Some feeds have incorrectly declared encodings (e.g. the encoding
specified by the HTTP header does not match the encoding specified in
the XML declaration). For such a feed, "r2e run" would emit an error
message similar to the following:
processing error: document declared as us-ascii, but parsed as
iso-8859-1: undeadly (http://undeadly.org/cgi?action=rss ->
jlmuir@imca-cat.org)
In this particular case, the HTTP header indicated a content type of
"text/xml" with no "charset" parameter.
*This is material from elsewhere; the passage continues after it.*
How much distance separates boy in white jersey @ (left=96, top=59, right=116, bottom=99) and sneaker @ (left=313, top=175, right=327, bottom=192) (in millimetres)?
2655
According to the feedparser
5.1.3 documentation (section "Introduction to Character Encoding" [1]),
this results in an encoding of US-ASCII. But the served XML document
contains an encoding declaration of ISO-8859-1.
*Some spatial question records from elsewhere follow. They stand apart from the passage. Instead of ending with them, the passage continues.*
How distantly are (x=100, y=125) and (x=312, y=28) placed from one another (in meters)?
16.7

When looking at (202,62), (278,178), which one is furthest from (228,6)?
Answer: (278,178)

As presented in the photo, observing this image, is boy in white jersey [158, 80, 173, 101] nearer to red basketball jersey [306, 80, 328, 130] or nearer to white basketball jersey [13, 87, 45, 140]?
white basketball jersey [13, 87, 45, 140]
For this case and some others, feedparser is able to automatically
determine an encoding. When it does, we emit a warning rather than an
error, and accept the automatically determined encoding.
We check for a successfully overridden encoding by looking at the bozo
bit and the bozo_exception. If the bozo bit is set and the
bozo_exception is feedparser.CharacterEncodingOverride, the parser has
successfully overridden an incorrectly declared encoding. Quoting from
the feedparser 5.1.3 documentation, section "Handling
Incorrectly-Declared Encodings" [2]:
Universal Feed Parser initially uses the rules specified in RFC 3023
to determine the character encoding of the feed. If parsing succeeds,
then that's that. If parsing fails, Universal Feed Parser sets the
bozo bit to 1 and sets bozo_exception to
feedparser.CharacterEncodingOverride. Then it tries to reparse the
feed with the following character encodings:
1. the encoding specified in the XML declaration
2. the encoding sniffed from the first four bytes of the document (as
per Section F)
3. the encoding auto-detected by the Universal Encoding Detector, if
installed
4. utf-8
5. windows-1252
If the character encoding can not be determined, Universal Feed Parser
sets the bozo bit to 1 and sets bozo_exception to
feedparser.CharacterEncodingUnknown. In this case, parsed values will
be strings, not Unicode strings.
References:
1. http://pythonhosted.org/feedparser/character-encoding.html#introduction-to-character-encoding
2. http://pythonhosted.org/feedparser/character-encoding.html#handling-incorrectly-declared-encodings
Signed-off-by: J. Lewis Muir <jlmuir@imca-cat.org>
elif isinstance(exc, _sax.SAXParseException):
_LOG.error('sax parsing error: {}: {}'.format(exc, self))
warned = True
+ elif (parsed.bozo and
+ isinstance(exc, _feedparser.CharacterEncodingOverride)):
+ _LOG.warning(
+ 'incorrectly declared encoding: {}: {}'.format(exc, self))
+ warned = True
elif parsed.bozo or exc:
if exc is None:
exc = "can't process"